Potency comparisons between FLEXERIL and OXERVATE depend on the specific clinical indication. These are agents from distinct pharmacological classes and are not directly interchangeable by dose. A physician or clinical pharmacist should guide any therapeutic switching decisions.

3. What is the standard dosing for FLEXERIL vs OXERVATE?

The standard adult dose of FLEXERIL is: 10 mg to 15 mg orally three times a day; maximum daily dose: 30 mg.. The standard adult dose of OXERVATE is: 1 drop in the affected eye(s) twice daily, approximately 6 hours apart.. Dosing should always be individualized based on indication, renal and hepatic function, age, and other patient factors.

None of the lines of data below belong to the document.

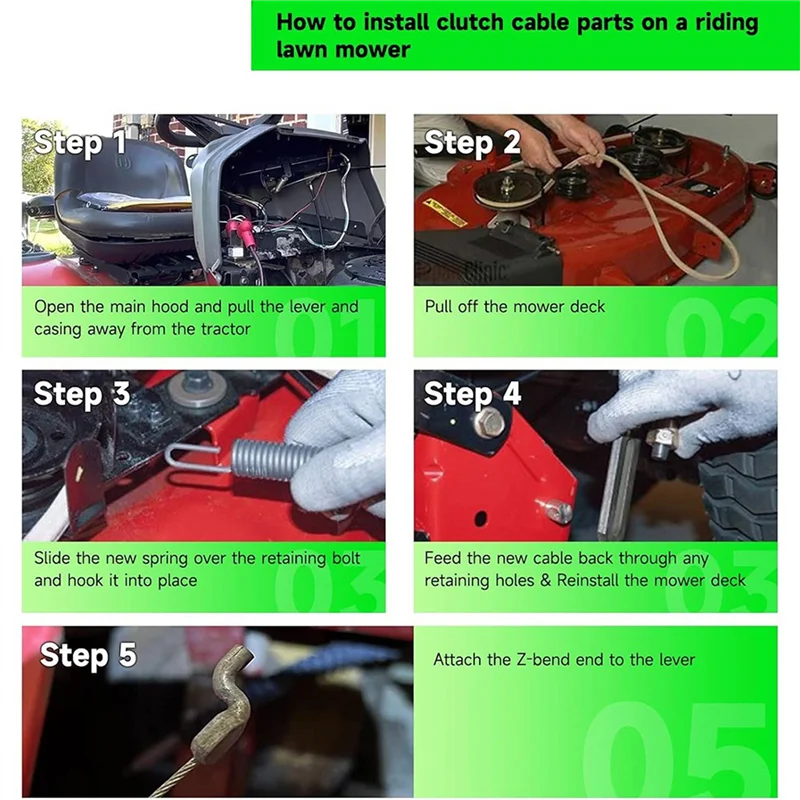 How to install clutch cable parts on a riding lawn mower

Step 1

Open the main hood and pull the lever and casing away from the tractor

01

Step 2

Pull off the mower deck

02

Step 3

Slide the new spring over the retaining bolt and hook it into place

03

Step 4

Feed the new cable back through any retaining holes & Reinstall the mower deck

03

Step 5

Attach the Z-bend end to the lever

05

4. Can you take FLEXERIL and OXERVATE together?

No direct drug-drug interaction has been formally documented between FLEXERIL and OXERVATE in current clinical databases. However, individual patient risk factors including other medications, organ function, and comorbidities should always be evaluated by a qualified healthcare provider.

5. Are FLEXERIL and OXERVATE safe during pregnancy?

The maternal-fetal safety profiles differ. FLEXERIL is classified as Category C. Pregnancy Category B. Animal studies have not demonstrated fetal risk, but no adequate human studies in pregnant women. Use only if clearly needed. First trimester: no known risk. . OXERVATE is classified as Category C. OXERVATE contains cenegermin, a recombinant human nerve growth factor. No adequate and well-controlled studies in pregnant women. Animal reproductive studies have not been conducte. Always consult a maternal-fetal medicine specialist before taking either drug during pregnancy or lactation.